• [Work item] Swap "Back Case" for "Cover" in the records starting with the line with "Ghost Swag Back Case for Vivo V20" and going on through the line with "西岡遊漁の2021年10月31日(日)4枚目の写真", keeping everything else unchanged and leaving out the pictures.

• [Information provided]
▼

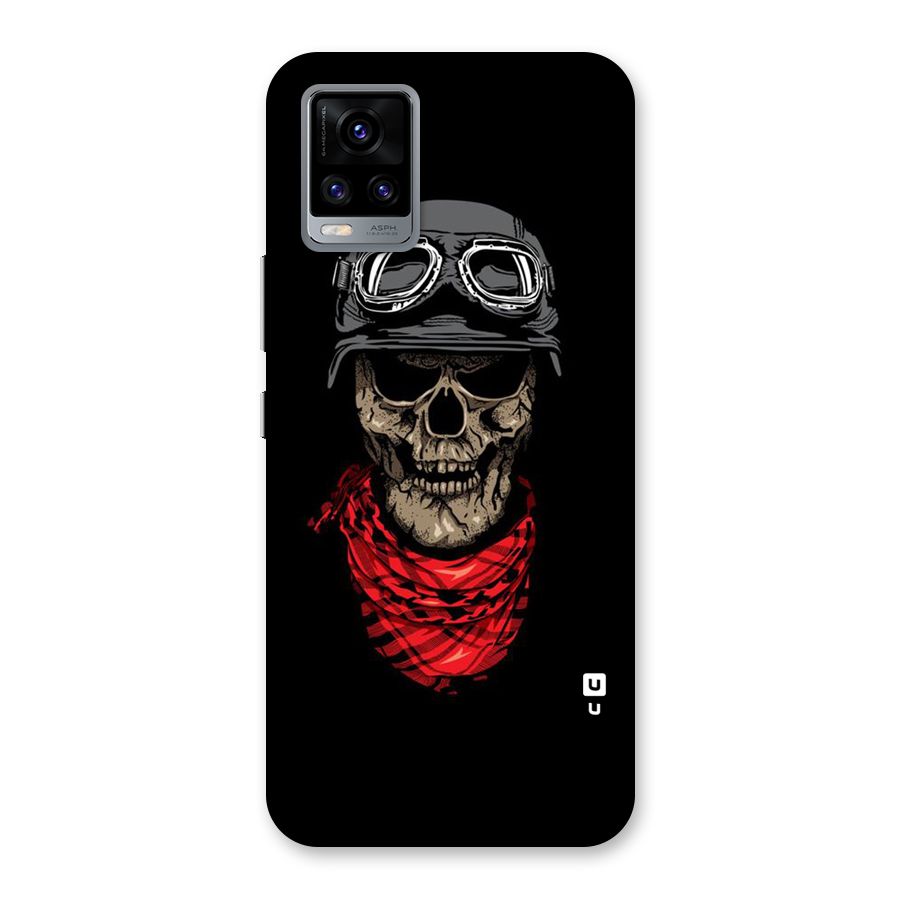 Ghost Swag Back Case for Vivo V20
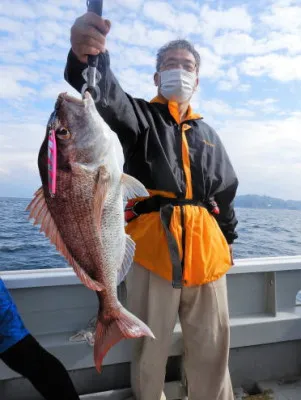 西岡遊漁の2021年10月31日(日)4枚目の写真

▲
▼

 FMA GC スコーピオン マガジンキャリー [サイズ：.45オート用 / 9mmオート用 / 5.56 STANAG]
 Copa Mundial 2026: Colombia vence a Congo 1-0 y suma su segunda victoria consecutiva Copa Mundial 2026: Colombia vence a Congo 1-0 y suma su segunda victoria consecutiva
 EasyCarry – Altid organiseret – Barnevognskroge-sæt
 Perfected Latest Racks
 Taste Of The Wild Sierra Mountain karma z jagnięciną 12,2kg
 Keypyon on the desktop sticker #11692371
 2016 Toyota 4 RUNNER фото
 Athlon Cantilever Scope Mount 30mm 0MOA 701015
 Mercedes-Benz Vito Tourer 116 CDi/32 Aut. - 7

▲

• [Solution]
 Ghost Swag Cover for Vivo V20
 西岡遊漁の2021年10月31日(日)4枚目の写真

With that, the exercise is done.